* **Input data**
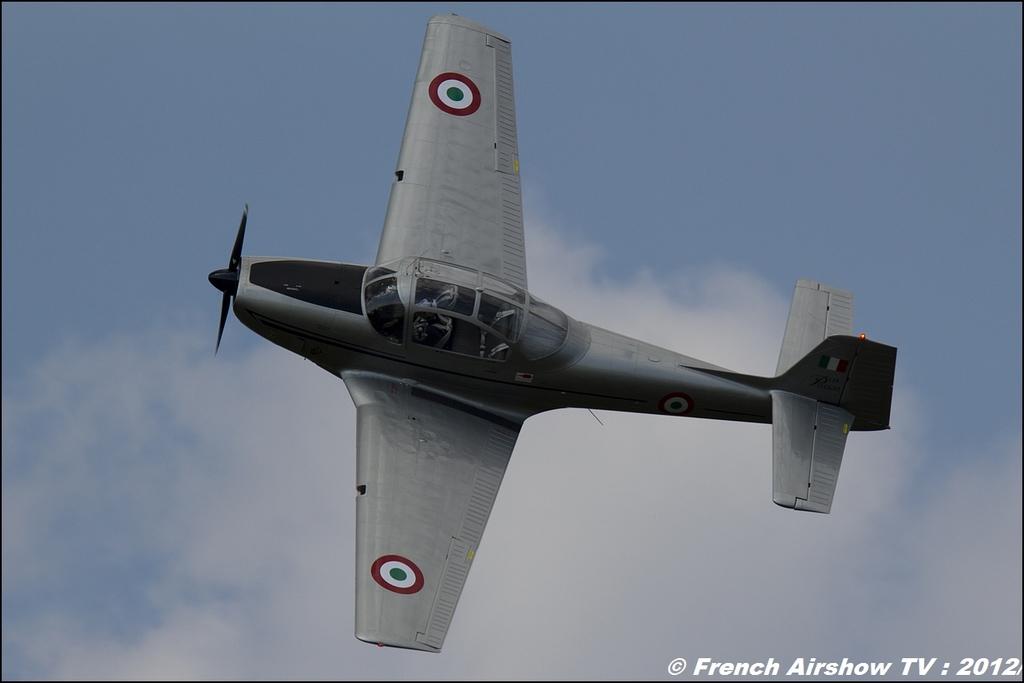 Piaggio P-149 - F-AZZI, Meeting Aerien Roanne 2012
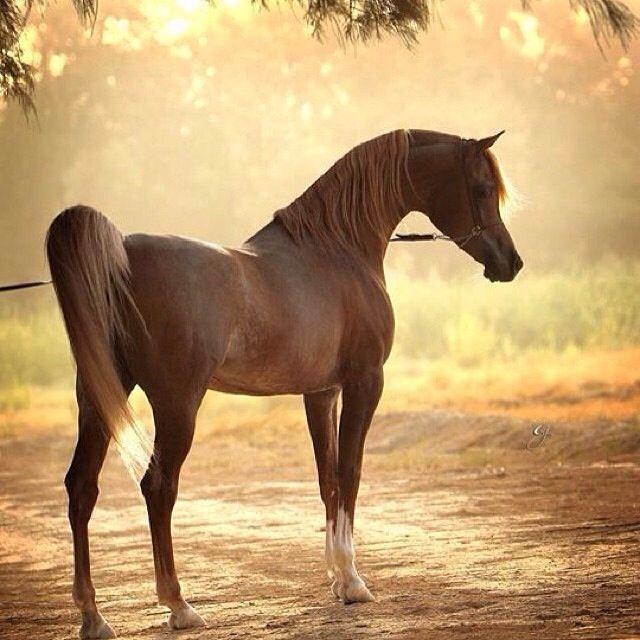 Horse خيل Beautiful Horses Horses Arabic Horse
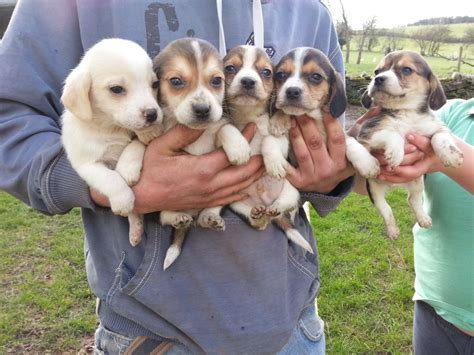 litter of puppies a wonderful litter of tri colour beagle puppies abergavenny monmouthshire pets4homes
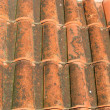 A red tile roof - Foto Stock
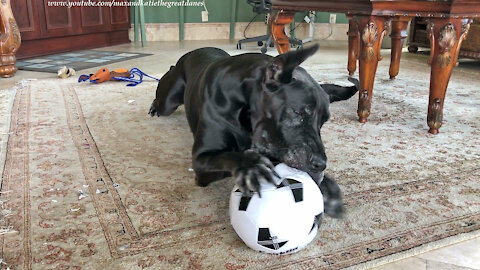 Funny Great Dane Loves To Nibble On Her Soccer Ball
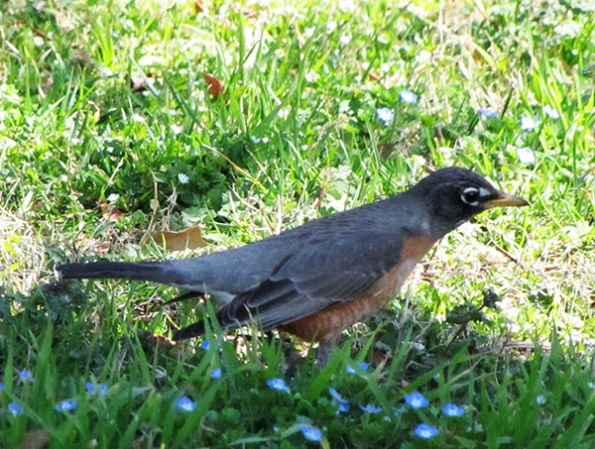 Robin March 17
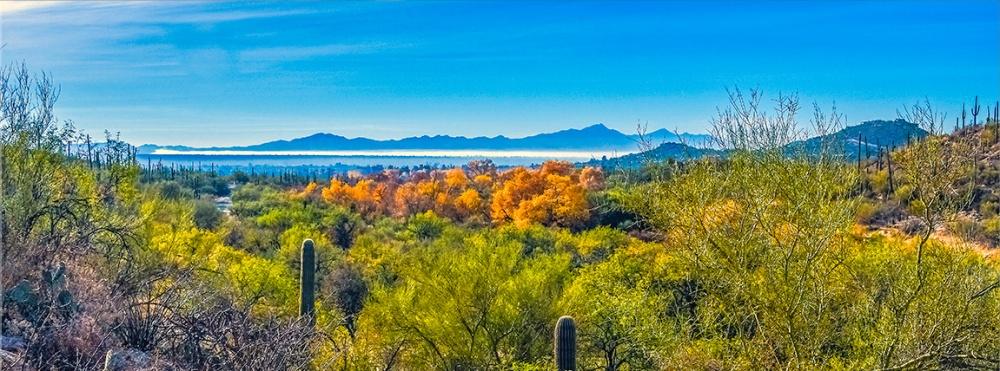 Sabino Canyon January colors-0845 Panorama blog-2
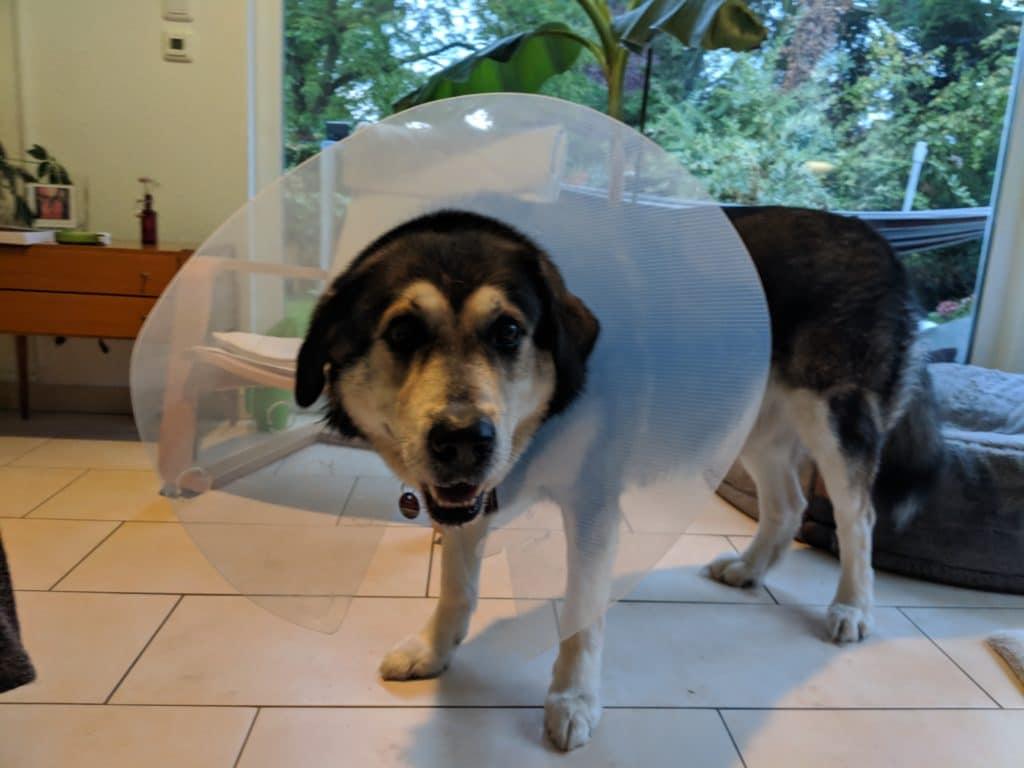 Mein Hund mit Leckschutzkragen aus Kunststoff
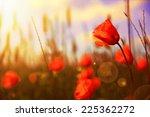 red flowers on green field ... | Shutterstock . vector #225362272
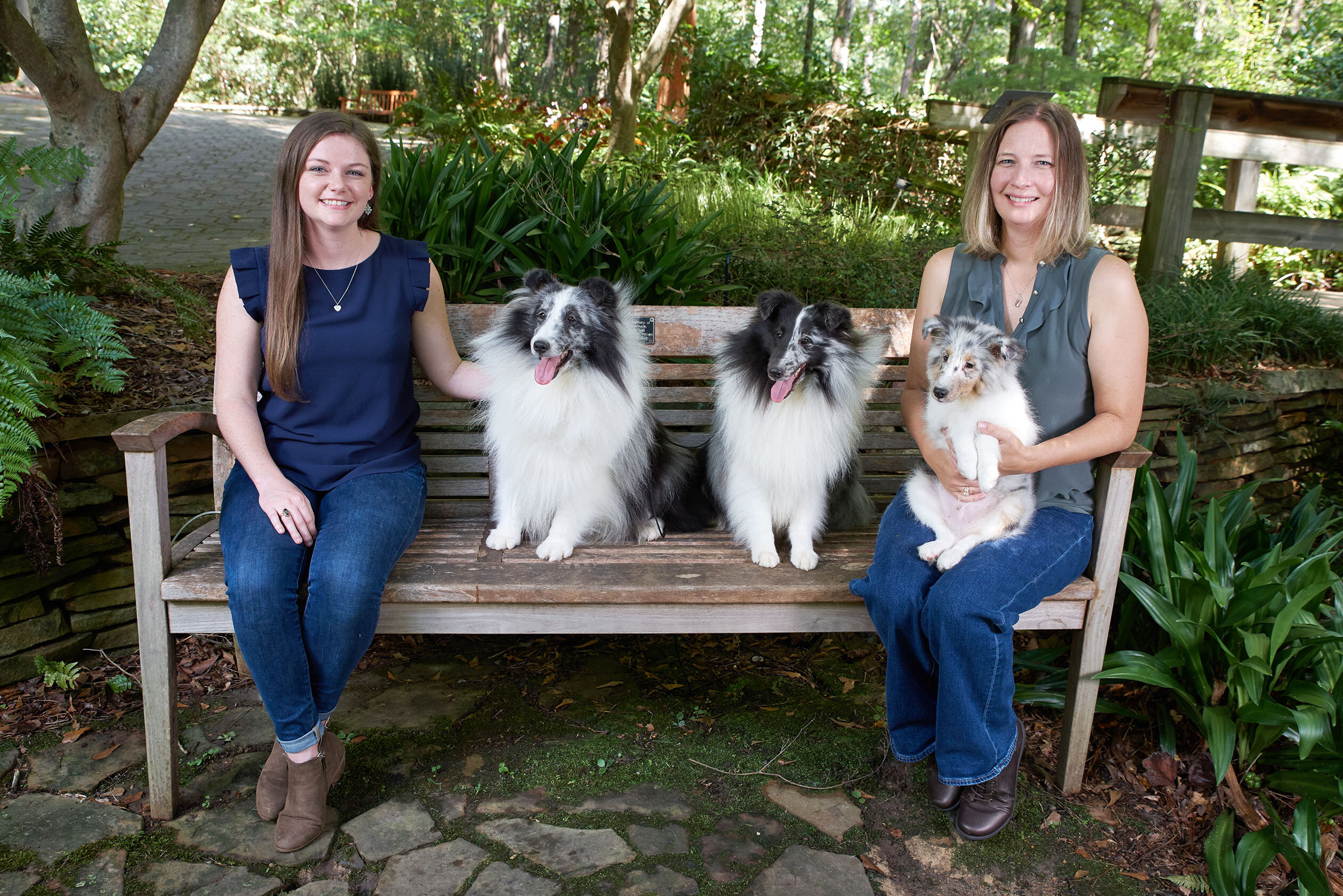New research identifies genetic factors contributing to small body size in dogs
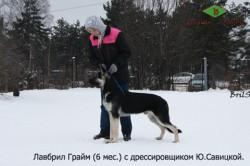 Щенок ВЕО Лавбрил Грайм. 6 мес. с Ю.Савицкой. Хендлинг.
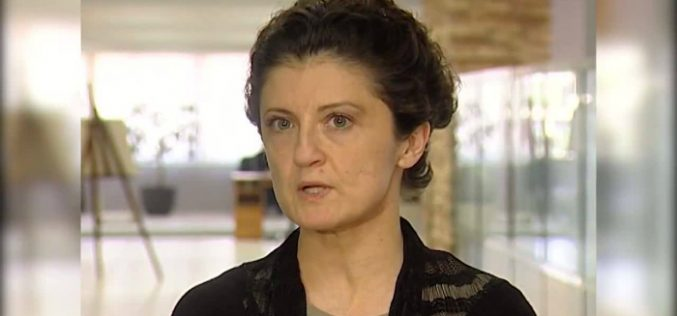 თეა წულუკიანი: გრიგოლ ვაშაძე საპრეზიდენტო სკამისთვის კი არა, სააკაშვილის შეწყალებისთვის იბრძვის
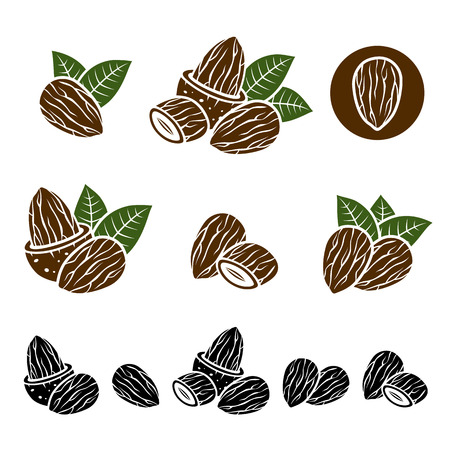 tree nuts: Almonds set  Vector Illustration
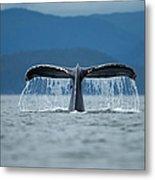 Diving Humpback Whale, Alaska Metal Print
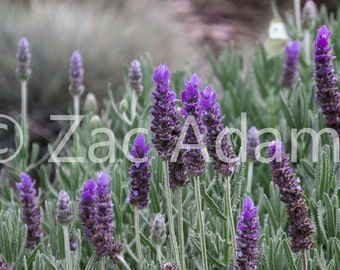 Lavender Digital Download, Flower Photography, Wall Art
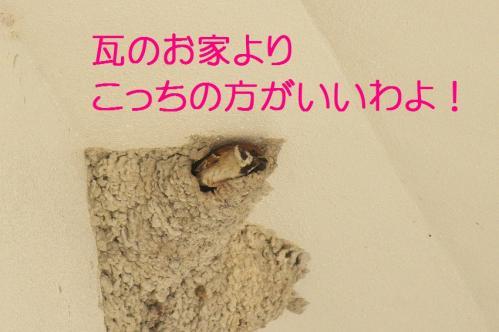 120_20130430194442.jpg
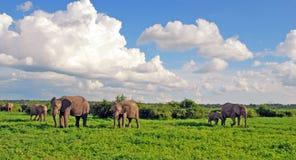 De familie van de olifant in Afrikaanse savanne royalty-vrije stock fotografie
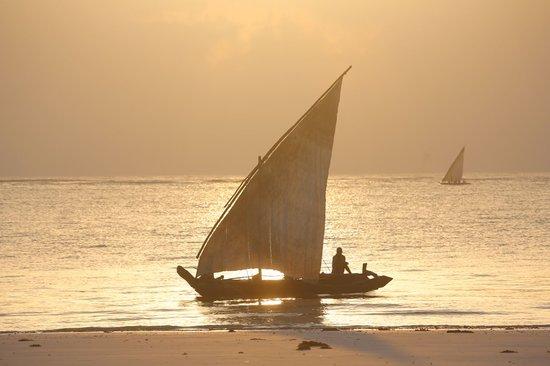 Diani Beachalets: cottage sea view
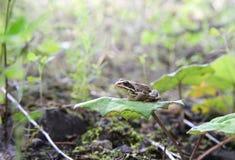 Λίγος δασικός βάτραχος κάθεται σε ένα φύλλο του coltsfoot Είναι πολύ prou Στοκ φωτογραφία με δικαίωμα ελεύθερης χρήσης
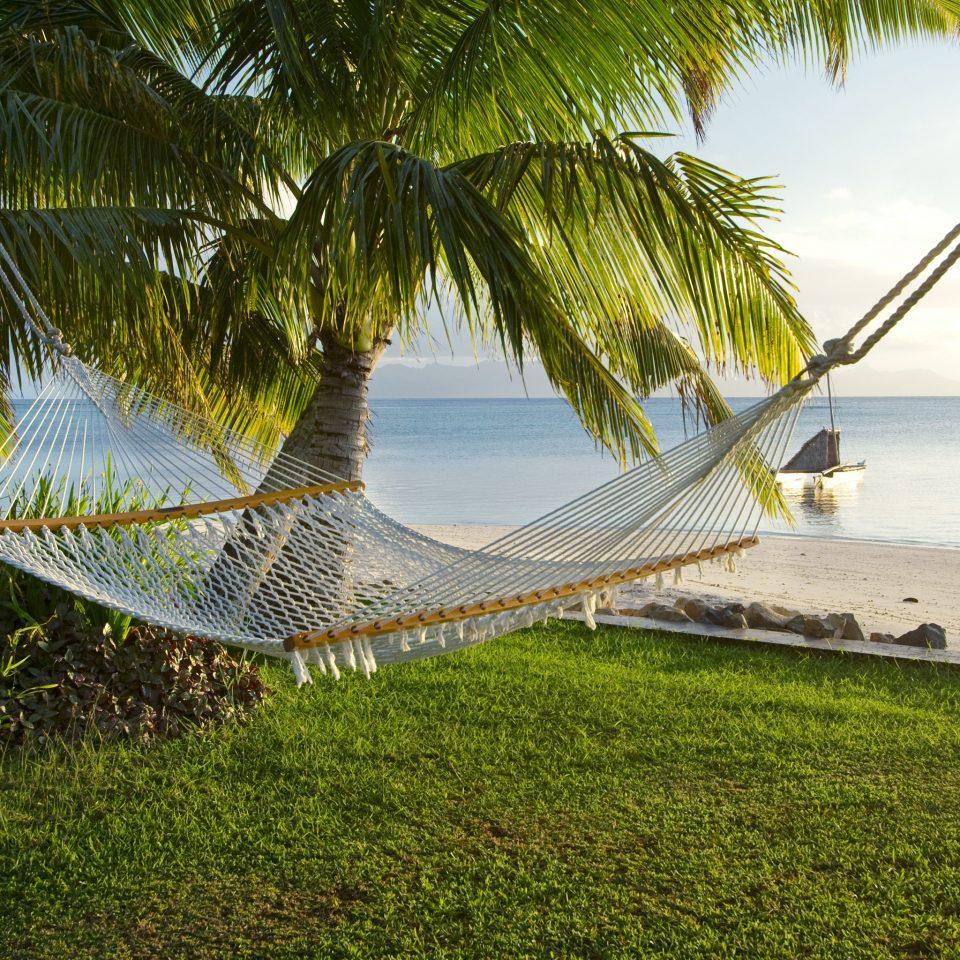 Beach Beachfront Honeymoon Luxury Outdoor Activities Outdoors Romance Scenic views Wellness grass tree water plant hammock Lake arecales tropics leaf sunlight palm Jungle Sea overlooking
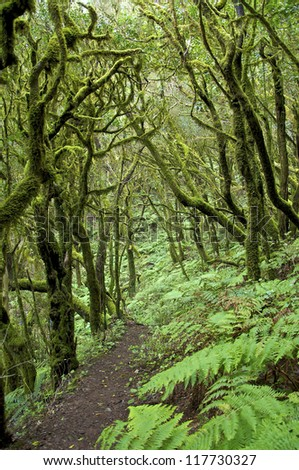 Hiking in the National Park Garajonay on La Gomera. The Cloud Forest Garajonay on La Gomera is a  UNESCO World Heritage Site.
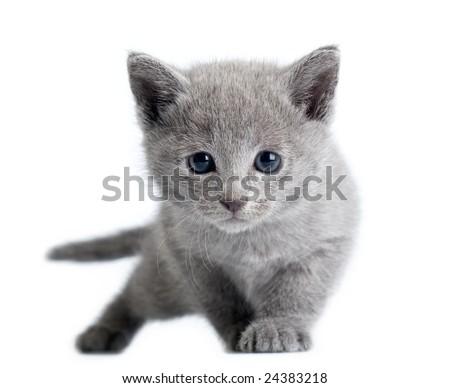 russian blue kitten on white background - stock photo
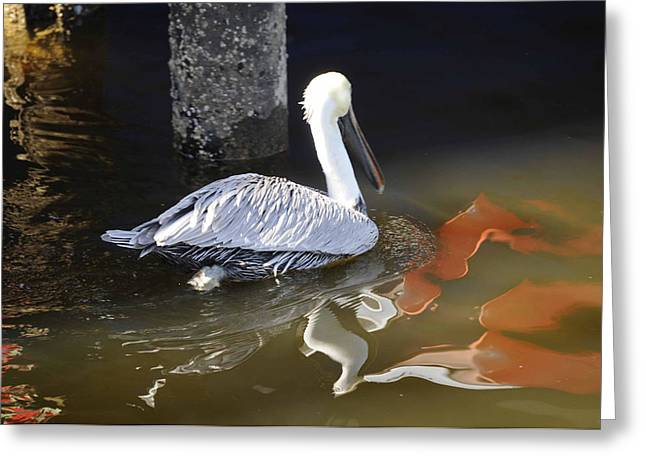 Pelican Swim Greeting Card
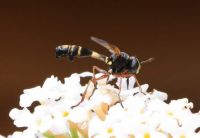 Waisted Beegrabber  - Physocephala rufipes (gewoon knuppeltje)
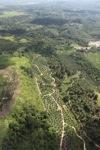 Oil palm plantation -- sabah_0555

* **Your objective**
Return all the data exactly, pictures omitted.

* **Answer for the task**
 Piaggio P-149 - F-AZZI, Meeting Aerien Roanne 2012
 Horse خيل Beautiful Horses Horses Arabic Horse
 litter of puppies a wonderful litter of tri colour beagle puppies abergavenny monmouthshire pets4homes
 A red tile roof - Foto Stock
 Funny Great Dane Loves To Nibble On Her Soccer Ball
 Robin March 17
 Sabino Canyon January colors-0845 Panorama blog-2
 Mein Hund mit Leckschutzkragen aus Kunststoff
 red flowers on green field ... | Shutterstock . vector #225362272
New research identifies genetic factors contributing to small body size in dogs
 Щенок ВЕО Лавбрил Грайм. 6 мес. с Ю.Савицкой. Хендлинг.
 თეა წულუკიანი: გრიგოლ ვაშაძე საპრეზიდენტო სკამისთვის კი არა, სააკაშვილის შეწყალებისთვის იბრძვის
 tree nuts: Almonds set  Vector Illustration
 Diving Humpback Whale, Alaska Metal Print
 Lavender Digital Download, Flower Photography, Wall Art
 120_20130430194442.jpg
 De familie van de olifant in Afrikaanse savanne royalty-vrije stock fotografie
 Diani Beachalets: cottage sea view
 Λίγος δασικός βάτραχος κάθεται σε ένα φύλλο του coltsfoot Είναι πολύ prou Στοκ φωτογραφία με δικαίωμα ελεύθερης χρήσης
 Beach Beachfront Honeymoon Luxury Outdoor Activities Outdoors Romance Scenic views Wellness grass tree water plant hammock Lake arecales tropics leaf sunlight palm Jungle Sea overlooking
 Hiking in the National Park Garajonay on La Gomera. The Cloud Forest Garajonay on La Gomera is a  UNESCO World Heritage Site.
 russian blue kitten on white background - stock photo
 Pelican Swim Greeting Card
 Waisted Beegrabber  - Physocephala rufipes (gewoon knuppeltje)
 Oil palm plantation -- sabah_0555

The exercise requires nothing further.